“A minha posição é: o Brasil não precisa de reatores nucleares”. Dona de uma trajetória de pesquisa bastante variada, a professora do Instituto de Física (IF) da Universidade de São Paulo (USP), Emico Okuno, que possui livros publicados sobre a mecânica do futebol, física para biólogos e física das radiações, vem dando palestras pelo Brasil sobre o panorama da energia nuclear no mundo, alertando para seus problemas ainda sem solução. “É uma palestra por mês, no mínimo, sobre como que está a situação no mundo entre reatores em operação, reatores desativados, e o preço de energia elétrica gerada pela energia nuclear”, explicou.
Os defensores desse tipo de energia sofreram uma derrota com mais um acidente de proporções catastróficas, o de Fukushima, no Japão. De acordo com Emico, as usinas nucleares para produção de energia elétrica possuem dois problemas sem solução. “Os rejeitos usados continuam muito quentes e ninguém sabe onde colocar. Não tem depósito de rejeito permanente em lugar nenhum no mundo”, afirmou. As soluções encontradas pelos países são provisórias ou precárias, de acordo com a professora, que cita o caso da Finlândica, que financiou um projeto de alto custo para guardar os rejeitos de suas usinas por até 100 mil anos. “Mas qual a mensagem que você vai dexar escrito lá? Tem que deixar alguma coisa escrita”, questiona.
“Os Estados Unidos, por exemplo, fizeram um projeto para levar os rejeitos dos reatores americanos para o Deserto de Nevada. Transportando os rejeitos das 100 usinas nucleares, é uma Chernobyl ambulante”, disse.

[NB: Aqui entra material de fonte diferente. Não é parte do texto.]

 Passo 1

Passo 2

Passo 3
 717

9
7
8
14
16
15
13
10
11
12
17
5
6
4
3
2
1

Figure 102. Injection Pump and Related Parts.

Desta crise decorre outro problema sem solução, segundo Emico: o descomissionamento das usinas nucleares, que consiste no desmantelamento dos reatores. Sem projetos para depositar os rejeitos, as praças não podem ser devolvidas aos públicos devido à presença dos resíduos da produção de energia elétrica nos reatores. Construídos para durar 40 anos, os parques nucleares tiveram seu tempo de vida aumentado por mais 20 anos, mas seu período de atividade, em média, é de 26 anos, acelerando o processo de descomissionamento e, como consequência, a necessidade de armazenamento dos rejeitos. “O principal motivo é econômico, porque não vale a pena consertar se tá com problemas”, explicou Emico Okuno.

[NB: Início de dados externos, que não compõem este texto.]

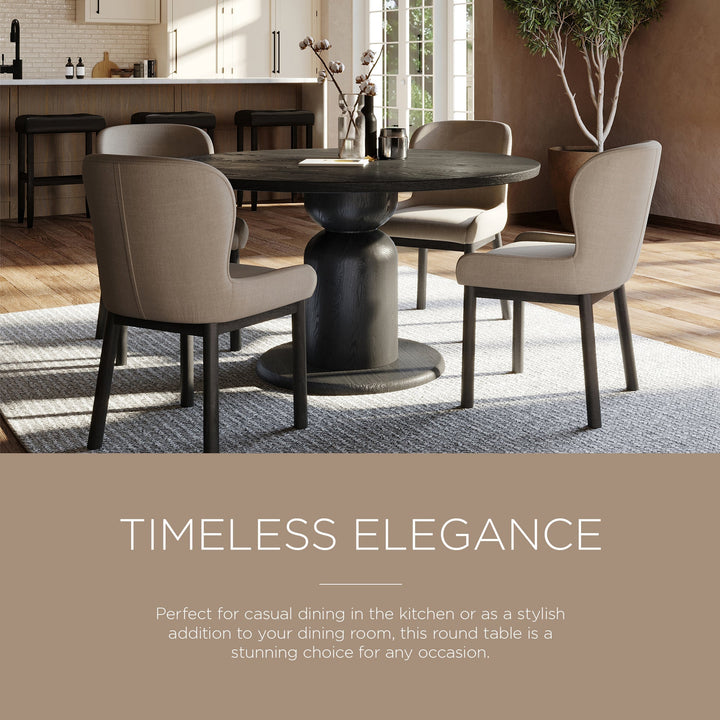 TIMELESS ELEGANCE

Perfect for casual dining in the kitchen or as a stylish addition to your dining room, this round table is a stunning choice for any occasion.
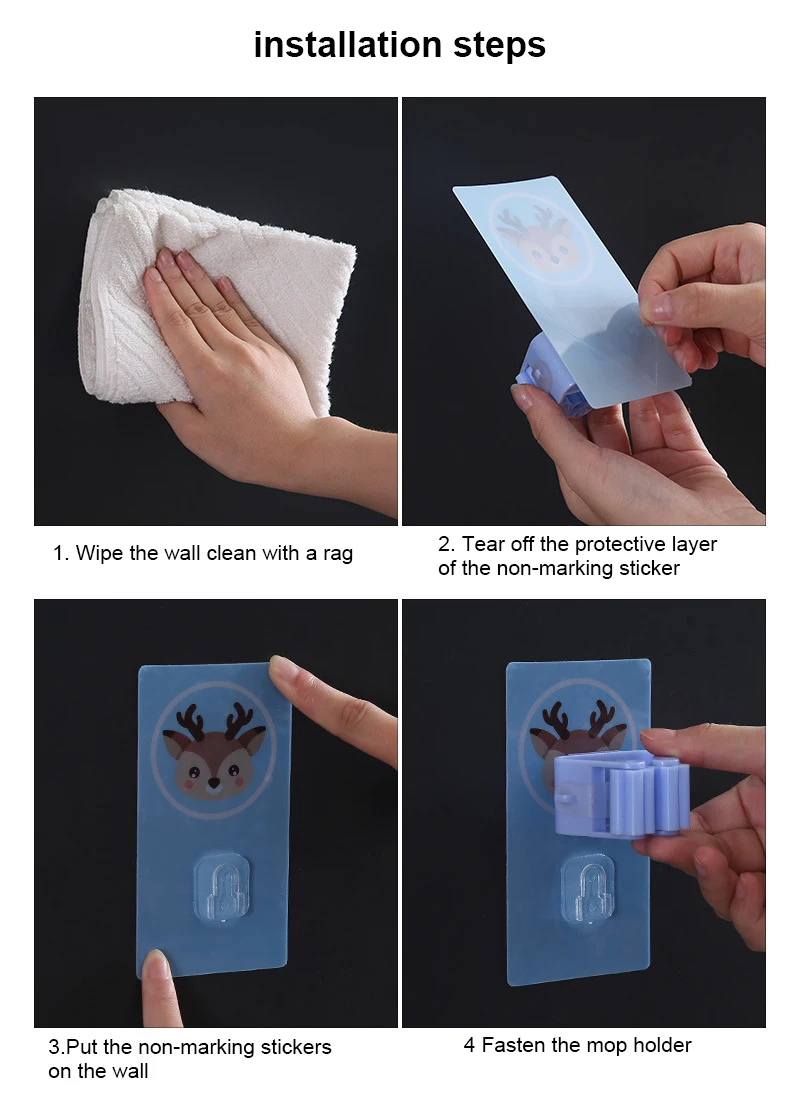 installation steps

1. Wipe the wall clean with a rag

2. Tear off the protective layer of the non-marking sticker

3.Put the non-marking stickers on the wall

4 Fasten the mop holder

As dificuldades estruturais e o alto preço da energia elétrica produzida, além do recente acidente em Fukushima, forçou países como o Japão e Alemanha a abandonarem esse tipo de energia. A batalha que trava Emico Okuno, entretanto, é contra os defensores do uso de energia nuclear no Brasil. “Nós temos muito sol, nós temos muito vento, nós temos muita maré, tem hidroelétrica ainda para construir. Então, o Brasil não precisa de energia nuclear”, defendeu a pesquisadora, que ainda lembrou o interesse geopolítico que há na história da energia nuclear no Brasil. “Quando, no governo militar, quiseram construir sete reatores nucleares, os militares queriam bomba atômica, tanto que construíram na Serra do Cachimbo, no Pará, buracos imensos especiais para realizar testes”.
A professora, autora de um dos livros mais editados sobre física das radiações, no entanto, não descarta usinas nucleares como um todo. “Eu não sou contra reator nuclear para produção de radio-isótopos”, explicou Emico, “que são usados na medicina para diagnosticar doenças, salvar vidas”. Em relação à fusão nuclear, Emico Okuno afirma que ainda é uma perspectiva distante. “A fusão nuclear está enfrentando problemas muito complicados e espera-se que daqui a 40 anos, quem sabe, consigam produzir Tokamaks (o equivalente a reator nuclear, a máquina que gera energia elétrica) para produção de energia elétrica, mas é muito tempo”, concluiu.